Memory is probably kinder to Nicholas and their shared moments together. Nem has already lost a dear one in his hometown. His friend Lenny has died and left behind a handful of memorabilia. “With Nicholas it was as though he had never existed.” When loss is complete, nothing remains. “No life can be traceless, and leave behind scarcely any imprints. Yet his hadn’t.

A great rushing tide had swallowed the shore and wiped it clean.” When nothing material remains, when we have nothing to hold on to, we create. Hanging on to moments, knowing and keeping them precious. “Perhaps that is why people write,” Nem reflects. “Because we are always, constantly, on the verge of unimaginable loss.”

Nem is in Delhi because he’s sent away from Lenny. Weary of Delhi, he goes to London seeking passage from the loss of Nicholas. From London he follows leads to other places.
Pariat’s sense of place is evocative.

Delhi’s academic corridors and the forest of secret trysts, its crumbling tower where a rude fall leads to his meeting Nicholas, whose house now becomes a repository of experience, are finely narrated, soaking the reader in the music of rain and song, love and expectation — a fluidity that becomes the narrative movement, hosting seahorses with their secret love — or London with its faces, bodies and strange places where lonely men and women explore their sexuality, extending limits to find fulfillment, a hive of random relationships that only sharpen Nem’s expectation.

And then, finally, the storm-lashed countryside and Nicholas’s “half-sister” Myra’s house, a fortress fiercely guarded by her father. There is also the small, weighty epilogue by the sea, an epitomising of reasons in the novel: “To love the sea is to long for inconstancy.”
Janice Pariat could have been an older male writer, probably European, riding the crest of his powers. That would have been understandable. Such is the quality and experience of her words.

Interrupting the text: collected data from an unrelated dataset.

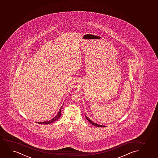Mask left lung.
<instances>
[{
  "label": "left lung",
  "mask_w": 158,
  "mask_h": 158,
  "mask_svg": "<svg viewBox=\"0 0 158 158\" xmlns=\"http://www.w3.org/2000/svg\"><path fill=\"white\" fill-rule=\"evenodd\" d=\"M86 119H87L88 121H89L92 125H94V126H96V127H104L105 126H102V125H98L97 123H93L92 120H90V119H89L88 117H86Z\"/></svg>",
  "instance_id": "left-lung-1"
}]
</instances>
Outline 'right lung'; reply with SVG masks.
I'll return each instance as SVG.
<instances>
[{
    "label": "right lung",
    "mask_w": 158,
    "mask_h": 158,
    "mask_svg": "<svg viewBox=\"0 0 158 158\" xmlns=\"http://www.w3.org/2000/svg\"><path fill=\"white\" fill-rule=\"evenodd\" d=\"M62 106H61V107L60 108V111H59V113L58 114H57L56 116H55V117L53 118V119L51 120H49L48 121H44V122H41V123H39V124H43V125H48V124H51L52 123H54L55 121H56L57 119H59V118L60 117V115H61V109H62Z\"/></svg>",
    "instance_id": "add662e5"
}]
</instances>
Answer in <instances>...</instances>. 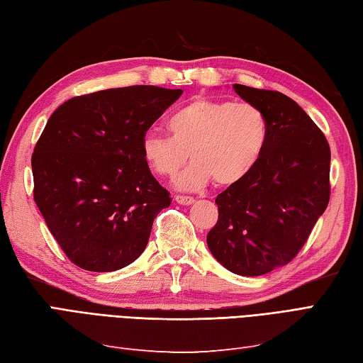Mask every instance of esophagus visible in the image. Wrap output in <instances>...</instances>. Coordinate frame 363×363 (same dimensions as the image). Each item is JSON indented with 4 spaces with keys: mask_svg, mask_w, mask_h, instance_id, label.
<instances>
[{
    "mask_svg": "<svg viewBox=\"0 0 363 363\" xmlns=\"http://www.w3.org/2000/svg\"><path fill=\"white\" fill-rule=\"evenodd\" d=\"M175 201L179 203V205H191V203H194V197H189V196H175Z\"/></svg>",
    "mask_w": 363,
    "mask_h": 363,
    "instance_id": "obj_1",
    "label": "esophagus"
}]
</instances>
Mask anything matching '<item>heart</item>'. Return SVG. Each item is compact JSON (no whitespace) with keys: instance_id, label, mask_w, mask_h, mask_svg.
<instances>
[{"instance_id":"1","label":"heart","mask_w":363,"mask_h":363,"mask_svg":"<svg viewBox=\"0 0 363 363\" xmlns=\"http://www.w3.org/2000/svg\"><path fill=\"white\" fill-rule=\"evenodd\" d=\"M171 135L149 130L141 138V154L160 177L171 179L186 163L175 186L196 191L212 180L231 186L248 177L268 145L267 115L251 103L199 96L167 118Z\"/></svg>"}]
</instances>
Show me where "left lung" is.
Returning <instances> with one entry per match:
<instances>
[{
  "mask_svg": "<svg viewBox=\"0 0 363 363\" xmlns=\"http://www.w3.org/2000/svg\"><path fill=\"white\" fill-rule=\"evenodd\" d=\"M267 115L268 145L252 172L218 194L211 254L238 276H263L293 260L330 201L331 152L323 132L277 91L234 84Z\"/></svg>",
  "mask_w": 363,
  "mask_h": 363,
  "instance_id": "8db88e82",
  "label": "left lung"
}]
</instances>
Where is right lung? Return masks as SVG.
I'll list each match as a JSON object with an SVG mask.
<instances>
[{
    "label": "right lung",
    "instance_id": "1",
    "mask_svg": "<svg viewBox=\"0 0 363 363\" xmlns=\"http://www.w3.org/2000/svg\"><path fill=\"white\" fill-rule=\"evenodd\" d=\"M182 89L129 86L74 96L50 115L32 154L33 199L77 267L111 272L145 251L171 205L141 138Z\"/></svg>",
    "mask_w": 363,
    "mask_h": 363
}]
</instances>
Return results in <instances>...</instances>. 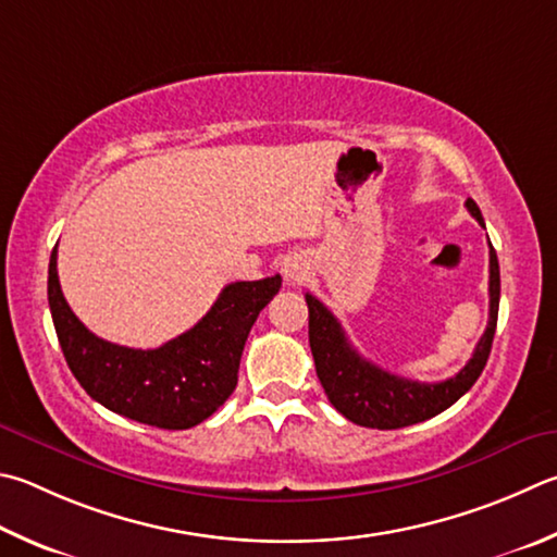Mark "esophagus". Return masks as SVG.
Returning <instances> with one entry per match:
<instances>
[{
    "instance_id": "1",
    "label": "esophagus",
    "mask_w": 557,
    "mask_h": 557,
    "mask_svg": "<svg viewBox=\"0 0 557 557\" xmlns=\"http://www.w3.org/2000/svg\"><path fill=\"white\" fill-rule=\"evenodd\" d=\"M285 280L289 282V285H299L301 280L307 277V272H309V268H307V262L301 260V258H289L287 262H285Z\"/></svg>"
}]
</instances>
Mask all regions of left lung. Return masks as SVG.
<instances>
[{"label":"left lung","instance_id":"left-lung-1","mask_svg":"<svg viewBox=\"0 0 557 557\" xmlns=\"http://www.w3.org/2000/svg\"><path fill=\"white\" fill-rule=\"evenodd\" d=\"M470 214L484 226L480 207L465 201ZM309 307V346L317 375L329 401L348 421L368 429H404L446 411L468 392L487 366L499 313V260L490 244V321L482 338L458 375L443 382H413L377 368L350 346L338 319L313 295H305Z\"/></svg>","mask_w":557,"mask_h":557}]
</instances>
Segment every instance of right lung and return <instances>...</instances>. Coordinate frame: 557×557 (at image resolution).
<instances>
[{
	"label": "right lung",
	"instance_id": "obj_1",
	"mask_svg": "<svg viewBox=\"0 0 557 557\" xmlns=\"http://www.w3.org/2000/svg\"><path fill=\"white\" fill-rule=\"evenodd\" d=\"M280 287V275L226 285L195 329L138 350L95 336L67 307L58 246L48 265L50 317L75 380L109 411L170 431L197 426L231 397L252 323Z\"/></svg>",
	"mask_w": 557,
	"mask_h": 557
}]
</instances>
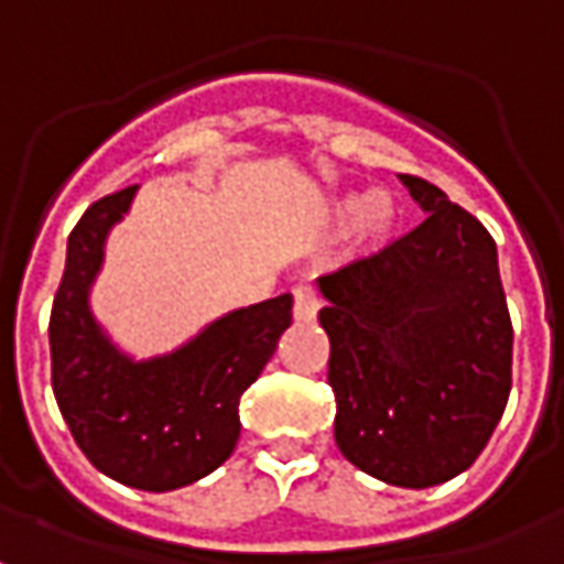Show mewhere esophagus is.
Segmentation results:
<instances>
[{
    "label": "esophagus",
    "mask_w": 564,
    "mask_h": 564,
    "mask_svg": "<svg viewBox=\"0 0 564 564\" xmlns=\"http://www.w3.org/2000/svg\"><path fill=\"white\" fill-rule=\"evenodd\" d=\"M319 311V299L311 286H295L293 290V317L295 323H314Z\"/></svg>",
    "instance_id": "esophagus-1"
}]
</instances>
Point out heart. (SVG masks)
I'll use <instances>...</instances> for the list:
<instances>
[{"label": "heart", "mask_w": 564, "mask_h": 564, "mask_svg": "<svg viewBox=\"0 0 564 564\" xmlns=\"http://www.w3.org/2000/svg\"><path fill=\"white\" fill-rule=\"evenodd\" d=\"M404 210L399 198L383 189H359V193H344L332 205V223L338 229H356L359 247L375 253L387 247L402 226Z\"/></svg>", "instance_id": "b5f03b06"}]
</instances>
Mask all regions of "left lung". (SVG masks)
<instances>
[{"label": "left lung", "mask_w": 564, "mask_h": 564, "mask_svg": "<svg viewBox=\"0 0 564 564\" xmlns=\"http://www.w3.org/2000/svg\"><path fill=\"white\" fill-rule=\"evenodd\" d=\"M429 214L375 257L317 278L335 444L359 471L425 489L468 471L510 395L513 329L484 223L423 177Z\"/></svg>", "instance_id": "8db88e82"}]
</instances>
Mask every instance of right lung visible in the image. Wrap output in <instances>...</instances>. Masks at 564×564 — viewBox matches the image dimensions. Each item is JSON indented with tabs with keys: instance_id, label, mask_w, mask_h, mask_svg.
Instances as JSON below:
<instances>
[{
	"instance_id": "1",
	"label": "right lung",
	"mask_w": 564,
	"mask_h": 564,
	"mask_svg": "<svg viewBox=\"0 0 564 564\" xmlns=\"http://www.w3.org/2000/svg\"><path fill=\"white\" fill-rule=\"evenodd\" d=\"M139 186L99 198L68 235L66 271L51 311V378L59 414L84 456L117 484L169 492L232 456L241 392L262 375L293 323V295L235 307L169 354H127L96 319L93 283L108 235Z\"/></svg>"
}]
</instances>
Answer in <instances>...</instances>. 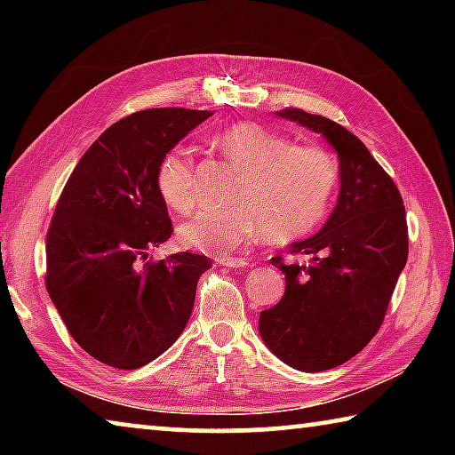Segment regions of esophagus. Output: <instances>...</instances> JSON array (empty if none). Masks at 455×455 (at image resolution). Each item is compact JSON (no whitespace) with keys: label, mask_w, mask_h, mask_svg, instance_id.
Instances as JSON below:
<instances>
[{"label":"esophagus","mask_w":455,"mask_h":455,"mask_svg":"<svg viewBox=\"0 0 455 455\" xmlns=\"http://www.w3.org/2000/svg\"><path fill=\"white\" fill-rule=\"evenodd\" d=\"M217 265L219 267H230V268H238V267H246L249 263H246L244 259H235V257H220L217 259Z\"/></svg>","instance_id":"34e87169"}]
</instances>
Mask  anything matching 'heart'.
I'll use <instances>...</instances> for the list:
<instances>
[{
  "instance_id": "obj_1",
  "label": "heart",
  "mask_w": 455,
  "mask_h": 455,
  "mask_svg": "<svg viewBox=\"0 0 455 455\" xmlns=\"http://www.w3.org/2000/svg\"><path fill=\"white\" fill-rule=\"evenodd\" d=\"M214 144L241 168L230 206H203L182 222L187 249L228 255L260 228L268 241H292L325 219L337 188L339 164L317 144H291L287 136L252 122H238L214 136ZM164 203L187 212L196 203L195 160L187 148L164 154L156 171Z\"/></svg>"
}]
</instances>
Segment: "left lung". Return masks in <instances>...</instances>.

Getting into the mind and dreams of a young male protagonist who is uncertain and learning, lapping up experience from all of the world and hoping the hope of the abandoned, Pariat narrates and describes as only a poet can, viewing from all angles, living the inside. It is difficult to believe this is her first novel. The consistency of her power is remarkable, supporting even weaker moments when a fine climax is hurried through, probably dwarfing a long-awaited moment because of it.

Nem’s story is a poet’s diary. There’s an aptness to where Pariat places her epiphanies. In a scene where Myra is filled with “a fiery energy”, the drawing room becomes her stage. She announces she’ll play for Nicholas and Nem, prolonging the moment, being with Nem as Nicholas watches. “She was stirring him like the wind whipped the sea.”

In Nicholas’s house, Nem wakes up in a room with no clocks or calendars. Pointers and markers abound, guiding us through the emotion of words that flow in many directions, time growing beyond past, present and future. “We are shaped by absence. The places that escape our travels, the things we choose not to do, the people we’ve lost.”

Nicholas and Nem are like Gautama Buddha and Ananda, Poseidon and Pelops. Master and acolyte, man and lover. But then “memory only gives us back what we had on condition we know it has been lost”. There are probably readers impatient with the languid, languorous procession of words that seek, point, place and reveal through codes and images. Readers impatient with poetry.

Almost 20 years ago, I asked Arundhati Roy about the magic of her words. She smiled. “It’s just the right word in the right place.” This casual suggestion makes Seahorse work, and the key to its success is perhaps the birthright of a poet.